Tikopia, un exemple démographique… à ne pas suivre !
Michel Tarrier : « Il existe un modèle de « la possibilité d’une île », dont l’exemplarité est rapportée par Jared Diamond, dans son livre Effondrement. C’est Tikopia qui ne se situe pas pour autant en Utopia ! Sur cette île mélanésienne des Salomon, perdue dans le Pacifique, une conscience écologique aiguë semble chevillée au mode d’existence et le millier d’habitants vivant parcimonieusement sur 5 petits km2 est stable depuis 3.000 ans ! Mariage tardif, utilisation de plantes contraceptives et abortives, recours aléatoire à l’infanticide, définissent une vraie politique de régulation démographique se superposant aux limites extrêmes des ressources locales. Les arbres, pour la plupart productifs, y sont sacrés. La surpêche fut évitée en limitant la consommation de poissons. Jugés trop coûteux en ressources, des porcs introduits furent sciemment éradiqués. On y observe aucune disparité sociale, les chefs coutumiers ne jouissent d’aucun privilège et partagent pour l’essentiel le sort commun. Libre à nos gouvernants de nous indiquer la voie à suivre pour que l’avenir de l’île Terre soit sur le modèle borné de Rapanui ou des Tuvalu, ou sur celui avisé et futurible de Tikopia. Libre à nous de vivre en toute myopie écologique, en peuplant à l’excès le globe, avec une empreinte démesurée et en complète inadéquation avec des ressources dont la finitude est une évidence. »
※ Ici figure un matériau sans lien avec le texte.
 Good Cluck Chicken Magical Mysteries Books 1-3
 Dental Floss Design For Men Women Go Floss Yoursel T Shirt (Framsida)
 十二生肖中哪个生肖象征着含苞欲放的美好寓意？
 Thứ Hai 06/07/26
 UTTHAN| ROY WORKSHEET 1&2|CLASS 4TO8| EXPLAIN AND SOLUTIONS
Théophile de Giraud : « On a trop souvent brandi l’atroce exemple de Tikopia comme modèle de « gestion durable », ce dont je m’offusque vertement car cette île (sur laquelle je ne mettrai jamais les pieds, car avec une densité de population de 240 habitants au km2 – l’insupportable moyenne planétaire n’étant « que » de 45 – je risque d’être assiégé de spasmes agoraphobiques, sinon de pulsions homicides) est à vrai dire complètement anthropisée par des millénaires d’exploitation, sertie d’une biodioversité mammiférine frisant le zéro, et ce malgré des siècles de guerres, de famines cycliques, d’émigration et d’infanticides afin de réguler vaille que vaille la prolifération d’individus qui n’ont dû leur survie qu’à la surabondance des ressources halieutiques et végétales d’un climat tropical (le « modèle » Tikopia n’est décidément pas exportable au Népal) et n’ont même pas réussi à partager leur espace vital avec quelques timides cochons… Importées comme nourriture au XII° siècle, les pauvres bêtes furent exterminées au XVI° car consommant trop de calories par rapport à leur viandesque rentabilité. Voilà qui me rappelle les préoccupations post-modernes visant à transformer le singe omnivore que nous sommes en végétarien forcé, ou en insectivore au dégoût dûment déconditionné. Pour en revenir à nos ignames, on sent qu’un sanglier sauvage, une girafe en fringale ou une tribu de bonobos demandant l’asile politique pour échapper à l’extinction qui les menace en Afrique n’ont pas du tout leur place sur Tikopia, ce chiffon de volcan criblé de fertiles homo sapiens veillant jalousement sur leur garde-manger. Bref, Tikopia est peuplée d’humains et de plantes vivrières : cela me semble maigre, et nullement compatible avec l’idée qu’il conviendrait de se faire, sans fascisme anthropocentrique, de la biodiversité. Pour le dire autrement, Tikopia est effroyablement surpollupeuplée (à densité égale, la Terre compterait 37 milliards de prédateurs humains !), et ce malgré le mode de vie plutôt austère de ses habitants qui préfèrent toujours, fort sagement du reste, le pagne à la cravate, et le taro à la moto.